*** EXERCISE TEXT Section Begins ***

Robert Skidelsky has a relevant insight into the reception of Hayek’s Austrian trade cycle theory in the 1930s:
“Hayek, like Keynes, hoped to prevent a slump from developing by preventing the credit cycle from starting. But his method was very different. It was to forbid the banks to create credit, something which could be best achieved by adherence to a full gold standard. He was quite pessimistic, though, about this being practical politics, so his conclusion, like Keynes’s, was that a credit-money capitalist system is violently unstable – only with this difference, that nothing could be done about it. One can understand why Hayek’s doctrines attracted a certain kind of socialist: they seemed to reach Marx’s conclusions by a different route. Because of the Austrian school’s close attention to the institutional and political setting of a credit-money economy, Hayek’s picture of the capitalist system in action was altogether more sombre than that of conventional Anglo-Saxon economics, with its story of easy adjustments to ‘shocks.’” (Skidelsky 1992: 457).
The Austrian trade cycle theory requires that real world capitalism has been severely flawed for over two centuries, and serious entertainment of the theory also leads to the conclusion that the history of modern capitalism has been nothing but an endless series of unsustainable cycles.

(2) But even this passage shows Hayek’s flawed thinking: capitalist economies have many periods where resources are idle and international trade allows the importing of scarce resources. Under such circumstances, fractional reserve banking is a highly efficient way of inducing investment by creating credit. Furthermore, the unique Wicksellian natural rate of interest – which underlies Hayek’s theory – is a non-existent, non-operational concept outside of equilibrium. Nor is the time preference theory of interest used by Austrians in their expositions of the Austrian business cycle theory sound.

Hayek’s assumption that fractional reserve banking results in extortion of real resources from savers is not true when the economy has significant idle resources and unused capacity. And even when relative scarcity for some commodities exists, economies can obtain goods by international trade.

Block, W. and Garschina, K. M. 1996. “Hayek, Business Cycles and Fractional Reserve Banking: Continuing the De-Homogenization Process,” The Review of Austrian Economics 9.1: 77–94.

Hayek, F. A. 2008. Prices and Production and Other Works: F. A. Hayek on Money, the Business Cycle, and the Gold Standard, Ludwig von Mises Institute, Auburn, Ala.

Hayek, F. A. von, 1931. Prices and Production, G. Routledge & Sons, Ltd, London.

Hayek, F. A. von, 1935. Prices and Production (2nd edn.), Routledge and Kegan Paul.

Skidelsky, R. J. A. 1992. John Maynard Keynes: The Economist as Saviour, 1920–1937 (vol. 2), Macmillan, London.

*** EXERCISE TEXT Section Ends ***
*** EXTRACTED RECORDS Section Begins ***

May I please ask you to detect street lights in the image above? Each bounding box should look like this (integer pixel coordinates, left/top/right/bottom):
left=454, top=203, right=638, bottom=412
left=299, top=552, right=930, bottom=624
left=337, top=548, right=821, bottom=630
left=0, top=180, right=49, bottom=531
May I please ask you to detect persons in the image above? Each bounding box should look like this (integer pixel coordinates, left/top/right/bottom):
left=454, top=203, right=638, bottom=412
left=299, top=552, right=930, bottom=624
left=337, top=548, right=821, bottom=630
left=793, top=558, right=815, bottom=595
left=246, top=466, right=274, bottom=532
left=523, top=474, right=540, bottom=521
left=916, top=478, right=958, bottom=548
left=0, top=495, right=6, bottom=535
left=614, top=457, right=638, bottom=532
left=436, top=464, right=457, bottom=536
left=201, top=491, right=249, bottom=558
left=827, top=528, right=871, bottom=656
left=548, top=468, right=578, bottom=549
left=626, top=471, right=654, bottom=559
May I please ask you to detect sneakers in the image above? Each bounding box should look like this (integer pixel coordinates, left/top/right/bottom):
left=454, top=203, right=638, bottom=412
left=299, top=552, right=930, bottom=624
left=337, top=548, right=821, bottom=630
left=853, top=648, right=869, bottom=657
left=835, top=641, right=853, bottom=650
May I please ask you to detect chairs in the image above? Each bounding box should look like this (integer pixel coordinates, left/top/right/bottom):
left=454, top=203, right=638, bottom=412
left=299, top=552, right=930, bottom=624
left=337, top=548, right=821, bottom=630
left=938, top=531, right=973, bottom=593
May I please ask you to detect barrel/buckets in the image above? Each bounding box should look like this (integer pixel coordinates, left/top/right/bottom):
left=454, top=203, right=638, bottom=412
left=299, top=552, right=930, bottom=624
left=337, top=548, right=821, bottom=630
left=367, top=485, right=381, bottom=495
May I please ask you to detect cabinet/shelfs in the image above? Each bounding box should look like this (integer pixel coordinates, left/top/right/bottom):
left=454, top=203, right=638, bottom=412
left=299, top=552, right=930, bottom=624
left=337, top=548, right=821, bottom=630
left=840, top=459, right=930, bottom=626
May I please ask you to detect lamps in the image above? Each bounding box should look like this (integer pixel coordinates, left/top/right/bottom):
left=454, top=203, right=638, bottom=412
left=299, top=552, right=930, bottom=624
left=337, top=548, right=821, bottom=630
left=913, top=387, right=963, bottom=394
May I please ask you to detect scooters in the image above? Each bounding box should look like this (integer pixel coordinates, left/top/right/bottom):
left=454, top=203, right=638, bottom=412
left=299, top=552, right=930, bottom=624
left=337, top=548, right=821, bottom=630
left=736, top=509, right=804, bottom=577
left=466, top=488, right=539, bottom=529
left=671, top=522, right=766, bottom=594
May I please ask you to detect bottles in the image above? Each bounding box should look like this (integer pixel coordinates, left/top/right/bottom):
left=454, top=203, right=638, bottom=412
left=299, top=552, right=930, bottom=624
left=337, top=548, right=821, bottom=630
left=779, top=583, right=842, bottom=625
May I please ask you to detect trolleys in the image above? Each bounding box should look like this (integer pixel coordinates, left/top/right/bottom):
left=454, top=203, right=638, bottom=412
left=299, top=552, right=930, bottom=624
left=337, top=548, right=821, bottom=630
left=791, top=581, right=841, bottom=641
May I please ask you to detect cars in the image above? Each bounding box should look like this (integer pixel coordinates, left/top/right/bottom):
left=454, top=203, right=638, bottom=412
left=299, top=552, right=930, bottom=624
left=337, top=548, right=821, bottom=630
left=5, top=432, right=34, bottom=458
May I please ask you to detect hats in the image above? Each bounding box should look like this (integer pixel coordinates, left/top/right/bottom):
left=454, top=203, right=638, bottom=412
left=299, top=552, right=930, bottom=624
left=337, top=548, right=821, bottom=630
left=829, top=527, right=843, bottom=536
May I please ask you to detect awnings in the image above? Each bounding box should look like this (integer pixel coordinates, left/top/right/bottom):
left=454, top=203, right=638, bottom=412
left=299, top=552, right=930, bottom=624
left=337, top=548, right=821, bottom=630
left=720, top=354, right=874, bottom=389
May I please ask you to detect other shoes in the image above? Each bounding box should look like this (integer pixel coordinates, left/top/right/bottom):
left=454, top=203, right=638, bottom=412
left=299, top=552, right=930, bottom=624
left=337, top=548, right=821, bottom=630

*** EXTRACTED RECORDS Section Ends ***

PROBLEM TO WORK ON
In the text on Hayek's trade cycle theory, what does the Skidelsky quotation say would best achieve forbidding banks to create credit?

ANSWER BOX
Adherence to a full gold standard.